SET EXERCISE |
Would it be possible to write out each entry below exactly, without the pictures?

## BEGIN EXERCISE DATA

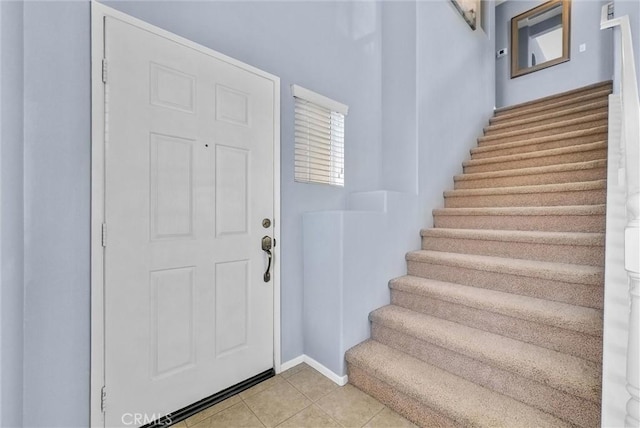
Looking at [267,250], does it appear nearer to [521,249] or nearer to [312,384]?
[312,384]

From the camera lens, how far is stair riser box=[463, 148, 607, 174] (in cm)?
234

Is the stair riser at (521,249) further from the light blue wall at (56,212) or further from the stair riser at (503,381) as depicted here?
the light blue wall at (56,212)

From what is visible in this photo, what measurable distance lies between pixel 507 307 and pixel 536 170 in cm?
153

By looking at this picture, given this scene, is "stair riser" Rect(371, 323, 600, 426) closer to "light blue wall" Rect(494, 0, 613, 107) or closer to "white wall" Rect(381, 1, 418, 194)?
"white wall" Rect(381, 1, 418, 194)

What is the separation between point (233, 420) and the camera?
4.92ft

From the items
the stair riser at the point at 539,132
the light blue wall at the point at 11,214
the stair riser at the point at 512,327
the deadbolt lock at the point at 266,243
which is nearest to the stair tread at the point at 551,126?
the stair riser at the point at 539,132

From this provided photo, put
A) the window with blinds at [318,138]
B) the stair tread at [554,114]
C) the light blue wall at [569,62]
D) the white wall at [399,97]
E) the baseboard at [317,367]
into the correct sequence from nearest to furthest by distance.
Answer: the baseboard at [317,367]
the window with blinds at [318,138]
the white wall at [399,97]
the stair tread at [554,114]
the light blue wall at [569,62]

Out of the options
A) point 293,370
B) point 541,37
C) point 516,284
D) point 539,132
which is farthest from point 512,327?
point 541,37

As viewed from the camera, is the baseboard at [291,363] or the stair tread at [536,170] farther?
the stair tread at [536,170]

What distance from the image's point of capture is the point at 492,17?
13.2ft

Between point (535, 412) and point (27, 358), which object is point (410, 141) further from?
point (27, 358)

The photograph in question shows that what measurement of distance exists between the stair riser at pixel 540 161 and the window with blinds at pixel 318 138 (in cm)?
167

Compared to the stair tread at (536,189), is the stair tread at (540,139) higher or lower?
higher

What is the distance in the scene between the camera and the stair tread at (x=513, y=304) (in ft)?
4.47
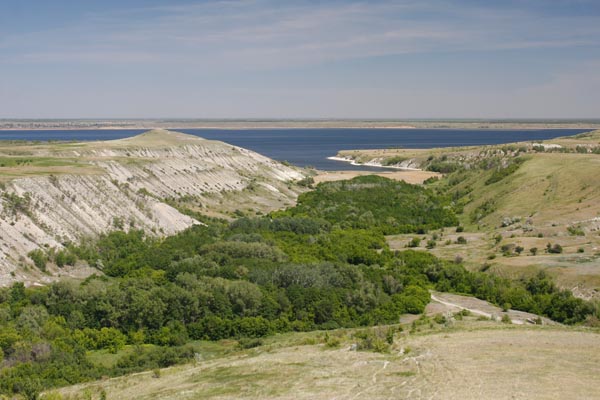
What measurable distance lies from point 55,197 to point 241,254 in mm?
20265

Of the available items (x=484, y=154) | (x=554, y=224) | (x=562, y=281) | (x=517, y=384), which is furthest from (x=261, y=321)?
(x=484, y=154)

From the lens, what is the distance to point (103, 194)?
6009cm

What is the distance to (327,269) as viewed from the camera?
4194cm

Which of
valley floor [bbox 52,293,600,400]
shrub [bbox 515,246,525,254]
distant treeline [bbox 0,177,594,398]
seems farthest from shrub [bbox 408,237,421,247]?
valley floor [bbox 52,293,600,400]

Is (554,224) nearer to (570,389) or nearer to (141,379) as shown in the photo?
(570,389)

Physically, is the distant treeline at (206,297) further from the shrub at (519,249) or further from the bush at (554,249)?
the bush at (554,249)

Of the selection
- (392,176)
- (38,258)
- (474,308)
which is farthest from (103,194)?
(392,176)

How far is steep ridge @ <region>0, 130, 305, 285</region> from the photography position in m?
46.7

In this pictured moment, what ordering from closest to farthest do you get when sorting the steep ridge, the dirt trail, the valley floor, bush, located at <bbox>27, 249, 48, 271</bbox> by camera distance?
the valley floor
the dirt trail
bush, located at <bbox>27, 249, 48, 271</bbox>
the steep ridge

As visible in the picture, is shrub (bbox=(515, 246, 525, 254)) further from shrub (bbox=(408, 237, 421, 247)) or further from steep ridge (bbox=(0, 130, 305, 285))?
steep ridge (bbox=(0, 130, 305, 285))

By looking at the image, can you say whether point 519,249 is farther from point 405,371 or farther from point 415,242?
point 405,371

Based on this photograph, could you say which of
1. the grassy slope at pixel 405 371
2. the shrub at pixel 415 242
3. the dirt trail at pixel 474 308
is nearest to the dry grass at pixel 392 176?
the shrub at pixel 415 242

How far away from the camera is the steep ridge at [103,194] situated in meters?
46.7

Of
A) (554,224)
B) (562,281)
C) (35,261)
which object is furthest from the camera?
(554,224)
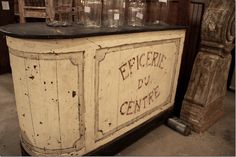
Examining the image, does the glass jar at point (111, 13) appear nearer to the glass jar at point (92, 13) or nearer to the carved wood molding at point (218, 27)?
the glass jar at point (92, 13)

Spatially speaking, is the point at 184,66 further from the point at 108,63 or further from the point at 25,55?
the point at 25,55

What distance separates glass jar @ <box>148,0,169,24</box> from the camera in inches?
79.3

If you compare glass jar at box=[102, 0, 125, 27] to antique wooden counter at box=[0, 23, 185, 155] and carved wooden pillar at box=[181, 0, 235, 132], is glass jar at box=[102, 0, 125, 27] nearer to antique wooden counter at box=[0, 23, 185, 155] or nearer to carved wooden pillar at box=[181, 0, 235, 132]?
antique wooden counter at box=[0, 23, 185, 155]

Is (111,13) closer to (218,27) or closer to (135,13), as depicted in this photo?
(135,13)

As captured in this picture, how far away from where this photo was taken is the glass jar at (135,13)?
68.4 inches

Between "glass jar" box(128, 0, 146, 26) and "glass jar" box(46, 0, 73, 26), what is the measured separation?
49cm

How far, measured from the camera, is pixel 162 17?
2043mm

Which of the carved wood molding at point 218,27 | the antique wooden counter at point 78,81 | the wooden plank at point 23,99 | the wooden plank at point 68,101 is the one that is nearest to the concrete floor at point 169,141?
the antique wooden counter at point 78,81

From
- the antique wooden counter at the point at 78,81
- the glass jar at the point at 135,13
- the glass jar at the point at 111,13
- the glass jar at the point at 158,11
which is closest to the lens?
the antique wooden counter at the point at 78,81

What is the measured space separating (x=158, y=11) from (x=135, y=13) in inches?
14.3

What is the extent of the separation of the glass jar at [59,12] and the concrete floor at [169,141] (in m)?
1.06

## END EXERCISE DATA

EXERCISE RESULT |
Looking at [267,250], does it appear nearer to [521,249] or nearer to [312,384]?
[312,384]

From the camera lens, how far is stair riser box=[463, 148, 607, 174] (in cm)?
234

Is the stair riser at (521,249) further from the light blue wall at (56,212) or further from the stair riser at (503,381) as depicted here?
the light blue wall at (56,212)

From what is visible in this photo, what measurable distance lies between pixel 507 307 and pixel 536 170 in cm?
153

By looking at this picture, given this scene, is "stair riser" Rect(371, 323, 600, 426) closer to "light blue wall" Rect(494, 0, 613, 107) or closer to "white wall" Rect(381, 1, 418, 194)?
"white wall" Rect(381, 1, 418, 194)

What is the separation between point (233, 420) and the camera?
4.92ft

From the items
the stair riser at the point at 539,132
the light blue wall at the point at 11,214
the stair riser at the point at 512,327
the deadbolt lock at the point at 266,243
which is nearest to the stair tread at the point at 551,126?
the stair riser at the point at 539,132

From this provided photo, put
A) the window with blinds at [318,138]
B) the stair tread at [554,114]
C) the light blue wall at [569,62]
D) the white wall at [399,97]
E) the baseboard at [317,367]
into the correct sequence from nearest to furthest by distance.
Answer: the baseboard at [317,367]
the window with blinds at [318,138]
the white wall at [399,97]
the stair tread at [554,114]
the light blue wall at [569,62]

Out of the options
A) point 293,370
B) point 541,37
C) point 516,284
D) point 539,132
which is farthest from point 512,327?
point 541,37

As viewed from the camera, is the baseboard at [291,363] or the stair tread at [536,170] farther?
the stair tread at [536,170]

What distance from the image's point of capture is the point at 492,17?
13.2ft

Between point (535, 412) and point (27, 358), which object is point (410, 141) further from?
point (27, 358)

The photograph in question shows that what measurement of distance exists between the stair riser at pixel 540 161 and the window with blinds at pixel 318 138 (in cm)?
167

Compared to the stair tread at (536,189), is the stair tread at (540,139) higher or lower?
higher

What is the distance in the scene between the camera and the stair tread at (x=513, y=304) (in ft)?
4.47
What measurable distance lies from point 55,197 to point 241,254 in mm?
20265

Of the available items (x=484, y=154) | (x=554, y=224) | (x=562, y=281) | (x=517, y=384), which is furthest from (x=261, y=321)?
(x=484, y=154)

From the lens, what is the distance to point (103, 194)?
6009cm

What is the distance to (327,269) as viewed from the camera?
4194cm

Which of
valley floor [bbox 52,293,600,400]
shrub [bbox 515,246,525,254]
distant treeline [bbox 0,177,594,398]
seems farthest from shrub [bbox 408,237,421,247]?
valley floor [bbox 52,293,600,400]

Is (554,224) nearer to (570,389) or nearer to (141,379) as shown in the photo?
(570,389)

Physically, is the distant treeline at (206,297) further from the shrub at (519,249) or further from the bush at (554,249)?
the bush at (554,249)

Of the selection
- (392,176)
- (38,258)
- (474,308)
which is farthest from (103,194)?
(392,176)

How far is steep ridge @ <region>0, 130, 305, 285</region> from the photography position in m?
46.7

In this pictured moment, what ordering from closest to farthest do you get when sorting the steep ridge, the dirt trail, the valley floor, bush, located at <bbox>27, 249, 48, 271</bbox> by camera distance?
the valley floor
the dirt trail
bush, located at <bbox>27, 249, 48, 271</bbox>
the steep ridge

As visible in the picture, is shrub (bbox=(515, 246, 525, 254)) further from shrub (bbox=(408, 237, 421, 247)) or further from steep ridge (bbox=(0, 130, 305, 285))?
steep ridge (bbox=(0, 130, 305, 285))

By looking at the image, can you say whether point 519,249 is farther from point 405,371 or farther from point 415,242?
point 405,371

Based on this photograph, could you say which of
1. the grassy slope at pixel 405 371
2. the shrub at pixel 415 242
3. the dirt trail at pixel 474 308
is nearest to the dry grass at pixel 392 176?
the shrub at pixel 415 242

How far away from the camera is the steep ridge at [103,194] situated in meters?
46.7

Of
A) (554,224)
B) (562,281)
C) (35,261)
which object is furthest from the camera?
(554,224)
Examining the image, does the glass jar at point (111, 13) appear nearer to the glass jar at point (92, 13) or nearer to the carved wood molding at point (218, 27)?
the glass jar at point (92, 13)

Spatially speaking, is the point at 184,66 further from the point at 108,63 or further from the point at 25,55?
the point at 25,55

What distance separates glass jar @ <box>148,0,169,24</box> from the camera in inches?
79.3

If you compare glass jar at box=[102, 0, 125, 27] to antique wooden counter at box=[0, 23, 185, 155] and carved wooden pillar at box=[181, 0, 235, 132], is glass jar at box=[102, 0, 125, 27] nearer to antique wooden counter at box=[0, 23, 185, 155] or nearer to carved wooden pillar at box=[181, 0, 235, 132]?
antique wooden counter at box=[0, 23, 185, 155]

Is (111,13) closer to (218,27) or closer to (135,13), as depicted in this photo?
(135,13)

As captured in this picture, how far away from where this photo was taken is the glass jar at (135,13)?
68.4 inches

Between "glass jar" box(128, 0, 146, 26) and "glass jar" box(46, 0, 73, 26), what is the measured separation?
49cm

How far, measured from the camera, is pixel 162 17?
2043mm

Which of the carved wood molding at point 218,27 | the antique wooden counter at point 78,81 | the wooden plank at point 23,99 | the wooden plank at point 68,101 is the one that is nearest to the concrete floor at point 169,141?
the antique wooden counter at point 78,81

From
- the antique wooden counter at the point at 78,81
- the glass jar at the point at 135,13
- the glass jar at the point at 111,13
- the glass jar at the point at 158,11
which is closest to the lens?
the antique wooden counter at the point at 78,81

What is the measured space separating (x=158, y=11) from (x=135, y=13) in inches?
14.3

What is the extent of the separation of the glass jar at [59,12] and the concrete floor at [169,141] (in m)?
1.06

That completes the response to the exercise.